## Directions
1 - In the passage on the Spanish in the New World, why did Philip II issue an order permitting native peoples to be enslaved for the mines at Potosi? Answer in one to three sentences.
2 - Write the next paragraph of the passage on the Spanish in the New World, picking up after its final sentence about Philip II's order.

## Source passage
──────

Monday, October 1, 2012

More on the Spanish in the New World

As many people are aware, there were many atrocities, mass murders, and genocides in the twentieth century.

Toward the end of the century there were the genocides in Rwanda and Kosovo. During World War II, cruel treatment of prisoners of war by the Japanese resulted in the famous Bridge on the River Kwai episode, and the Bataan Death March--not even mentioning any of the terrible things, such as experiments with germ warfare, that the Japanese performed on the Chinese in the 1930s. Nor Allied bombings of World War II, which--aside from the casualties of the atomic bombs dropped on Hiroshima and Nagasaki--killed 250,000 in Tokyo alone.

Of course there was the Holocaust in which an estimated 6 million Jews, Slavs, clergy, gypsies, and homosexuals perished in the Nazi concentration camps, from being gassed, starved, or worked to death, or from disease.

And, as many an Armenian knows well, early in the twentieth century an undetermined number—but believed to be a 7-figure number—of Armenians perished due to actions of the Turks.

The last two examples are among the larger and more egregious examples of modern times. But there is one story not as well known.

It all started when the Spanish conquerors of the New World learned of silver deposits at Potosi, in Bolivia. This turned out to be a fabulously rich silver mine; but it was high in the Andes, at 13,000 feet. Spanish workers were unwilling or unable to work at that altitude. Similarly for African slaves. So the King of Spain, Philip II, issued an order permitting native peoples to be enslaved to work in the mines.

──────

## Data segment
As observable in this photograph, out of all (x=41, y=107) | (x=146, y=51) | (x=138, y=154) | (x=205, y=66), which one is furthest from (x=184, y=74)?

──────

## List of answers
1 - The silver mine at Potosi lay high in the Andes, at 13,000 feet, and neither Spanish workers nor African slaves were willing or able to work at that altitude. Philip II therefore permitted the enslavement of native peoples to supply labor for the mines.

2 -
By 1800, enough silver had been mined to form a string of ingots stretching from Potosi to Spain. Also, unfortunately, 4 million people died in those mines by 1800, again enough corpses to form a chain stretching all the way back to Spain.

So that has to count as one of the largest mass murders of the last 500 years. Of course all over the New World, once the Spanish arrived, an uncertain number of Native Americans died—through being deliberately killed, through disease, and through being overworked as literally or virtually slave labor—starting, in fact, with Columbus himself.

With Columbus Day coming shortly, it might be time to contemplate some of these facts and consider that maybe Columbus' arrival in the New World is not unequivocally an event to be celebrated.